-- start EXTRACT PROVIDED --
I've hacked out a bit on a friends horse but found even cantering left me nervous, which actually left me rather embarrassed and sort of avoided riding again.

Aww what a shame but I get how that could make you feel embarrassed and not keen to do it again. Yeah definitely see if you can have some 1-1 just whilst you get going again. That's what I'd do anyway. Some indoor time away from prying eyes and then you can hack out confidently and enjoy a good long gallop. :)
 
Hi Signal. I've had various breaks from horses, from 6 months to about 3 years. Each time I've returned I've been hugely careful of the horse I buy (and I've bought never farted about borrowing etc) each time I've been so frightened my legs shake like jelly, but I've taken time to find the right ones, each time I try them they ignore my wobbles and then I know they are right. I then get straight on when they come home and start, however small, getting on with it. You know you know how to do it, your body will remember it's your head telling you otherwise because you've had a break. Plenty of NLP - riding success is a good one. And remember YOU are in charge of your body and mind, not the other way.
-- end EXTRACT PROVIDED --
-- start DATASET RECORDS --
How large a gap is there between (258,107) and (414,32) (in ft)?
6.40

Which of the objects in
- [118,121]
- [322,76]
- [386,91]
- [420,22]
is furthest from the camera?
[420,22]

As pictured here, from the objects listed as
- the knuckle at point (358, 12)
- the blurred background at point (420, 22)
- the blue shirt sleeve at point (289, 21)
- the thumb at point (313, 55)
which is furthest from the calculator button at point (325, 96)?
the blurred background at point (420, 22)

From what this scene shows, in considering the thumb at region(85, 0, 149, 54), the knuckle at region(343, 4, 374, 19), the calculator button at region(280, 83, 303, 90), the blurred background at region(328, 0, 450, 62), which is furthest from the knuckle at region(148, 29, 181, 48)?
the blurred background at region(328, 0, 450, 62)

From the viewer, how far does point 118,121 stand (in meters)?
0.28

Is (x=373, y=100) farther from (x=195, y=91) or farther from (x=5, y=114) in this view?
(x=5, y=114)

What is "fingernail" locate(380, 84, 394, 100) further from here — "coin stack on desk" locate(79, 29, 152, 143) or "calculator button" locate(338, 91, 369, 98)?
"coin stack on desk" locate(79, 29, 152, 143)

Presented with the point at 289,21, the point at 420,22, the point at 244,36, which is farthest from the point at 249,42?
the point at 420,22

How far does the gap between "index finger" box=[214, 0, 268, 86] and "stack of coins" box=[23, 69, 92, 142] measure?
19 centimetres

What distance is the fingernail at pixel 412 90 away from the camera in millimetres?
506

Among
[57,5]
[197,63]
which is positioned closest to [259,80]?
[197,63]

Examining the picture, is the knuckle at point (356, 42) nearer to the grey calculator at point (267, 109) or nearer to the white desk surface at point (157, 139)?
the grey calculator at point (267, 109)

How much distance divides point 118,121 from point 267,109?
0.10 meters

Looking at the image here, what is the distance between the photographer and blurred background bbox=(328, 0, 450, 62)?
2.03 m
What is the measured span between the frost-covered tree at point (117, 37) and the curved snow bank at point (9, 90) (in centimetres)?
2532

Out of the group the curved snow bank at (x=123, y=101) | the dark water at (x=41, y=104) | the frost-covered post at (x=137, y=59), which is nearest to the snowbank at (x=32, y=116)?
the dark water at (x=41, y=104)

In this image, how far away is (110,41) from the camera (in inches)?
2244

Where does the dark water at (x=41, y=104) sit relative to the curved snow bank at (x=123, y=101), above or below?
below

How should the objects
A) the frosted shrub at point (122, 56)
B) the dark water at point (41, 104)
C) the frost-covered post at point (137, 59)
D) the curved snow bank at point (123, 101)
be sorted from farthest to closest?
-- end DATASET RECORDS --
## TASKS:
1 > Answer these about the riding forum text:
(a) Which gait left the first writer nervous when hacking out on a friend's horse?
(b) How long were the breaks from horses described by the writer who addresses Signal?
(c) What do the horses that writer tries do that shows they are the right ones?
2 > Reproduce everything in the riding forum text from "Hi Signal. I've" down to "the other way.".

## ANSWERS TO THE EXERCISE:
1 >
(a) Cantering.
(b) From 6 months to about 3 years.
(c) They ignore the writer's wobbles.

2 >
Hi Signal. I've had various breaks from horses, from 6 months to about 3 years. Each time I've returned I've been hugely careful of the horse I buy (and I've bought never farted about borrowing etc) each time I've been so frightened my legs shake like jelly, but I've taken time to find the right ones, each time I try them they ignore my wobbles and then I know they are right. I then get straight on when they come home and start, however small, getting on with it. You know you know how to do it, your body will remember it's your head telling you otherwise because you've had a break. Plenty of NLP - riding success is a good one. And remember YOU are in charge of your body and mind, not the other way.